Why we need Distributed Tracing

What is Distributed Tracing?​

Let’s begin to talk about what Distributed Tracing is.

You can think of Distributed Tracing as a Monitoring for Microservices

Distributed tracing is a tool of tracking application requests as they flow through your services. This gives you visibility into your system.

Tracing is agnostic to your programming language and can be used with almost every type of application or service.

For a more in-depth understanding about Distributed Tracing, I recommend you to read these two books.

Distributed Tracing in Practice

Mastering Distributed Tracing

Why do we need Distributed Tracing?

Imagine you have a Microservice architecture like this one below with a request from the client.

source

As you can you see from the Microservice architecture above, a request can go through tens or hundreds of network hops. This makes it very difficult to know the entire path the requests takes, and also very complicated to troubleshoot if you only have logs and metrics.

When, something fails, there are many issues that you must address.

  • How can we found out the root cause?
  • How can we keep an eye on all the services it went through?

Distributed Tracing helps you to see the interaction between the services during the whole request and provides you with the insights into the full lifecycle of requests in your system.

The (trace) data (in the form of spans) generates information (metadata) which can help to understand how and why latency or errors are occurring and what impact they’re having on the entire request.

What problems does it solve?

Having the chance to understand how individual services in a request contribute to the overall performance of each request and with that understand the behaviour of their system in production is extremely helpful for developers.

This can uncover issues with the system that we were never able to see.
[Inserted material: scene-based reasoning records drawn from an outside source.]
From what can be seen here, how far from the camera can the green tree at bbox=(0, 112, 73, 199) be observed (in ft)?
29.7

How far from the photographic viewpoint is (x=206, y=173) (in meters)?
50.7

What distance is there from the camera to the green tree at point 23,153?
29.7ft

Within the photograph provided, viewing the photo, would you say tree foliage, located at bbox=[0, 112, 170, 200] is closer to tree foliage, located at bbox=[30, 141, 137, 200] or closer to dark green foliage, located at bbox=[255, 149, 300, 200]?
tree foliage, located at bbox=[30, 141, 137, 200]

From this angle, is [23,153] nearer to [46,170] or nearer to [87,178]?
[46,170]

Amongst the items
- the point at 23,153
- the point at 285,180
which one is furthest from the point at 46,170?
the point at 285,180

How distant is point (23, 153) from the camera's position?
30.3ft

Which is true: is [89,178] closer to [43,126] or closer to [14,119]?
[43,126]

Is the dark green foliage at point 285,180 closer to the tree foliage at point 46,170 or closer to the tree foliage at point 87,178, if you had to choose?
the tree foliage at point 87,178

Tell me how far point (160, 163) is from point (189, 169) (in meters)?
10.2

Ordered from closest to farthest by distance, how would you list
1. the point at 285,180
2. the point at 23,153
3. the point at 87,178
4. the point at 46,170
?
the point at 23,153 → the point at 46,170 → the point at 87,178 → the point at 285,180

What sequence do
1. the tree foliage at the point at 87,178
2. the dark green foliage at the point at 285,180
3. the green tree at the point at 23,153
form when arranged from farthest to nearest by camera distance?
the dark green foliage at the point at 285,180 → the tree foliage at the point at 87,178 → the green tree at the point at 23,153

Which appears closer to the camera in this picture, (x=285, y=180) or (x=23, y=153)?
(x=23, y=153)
Having the visibility into the operation of your application helps in cases such as:​

  • Root cause analysis of failures or other incident.
  • Reduces the time to detect
  • Debugging / Troubleshooting
  • Resolves performance issues in your application.
  • Able to discover problems that you wouldn’t otherwise realise you had.

The result is that developers will spend less time troubleshooting, debugging as well as improving your systems user experience.

Distributed Tracing can help us to answering the following questions:

  • Where are the performance bottlenecks?​
  • Was there an error, if so, where did it start from?
  • What service did a request pass through?​
  • What occurred in each service for a given request?​
  • Is there a latency, if so, where?​
  • Who should I page (i.e on-call person)?

Spans and Traces

Traces

A trace is a view into a request as it moves through a distributed system. ​It’s a unique id for an action, say customer purchasing an item.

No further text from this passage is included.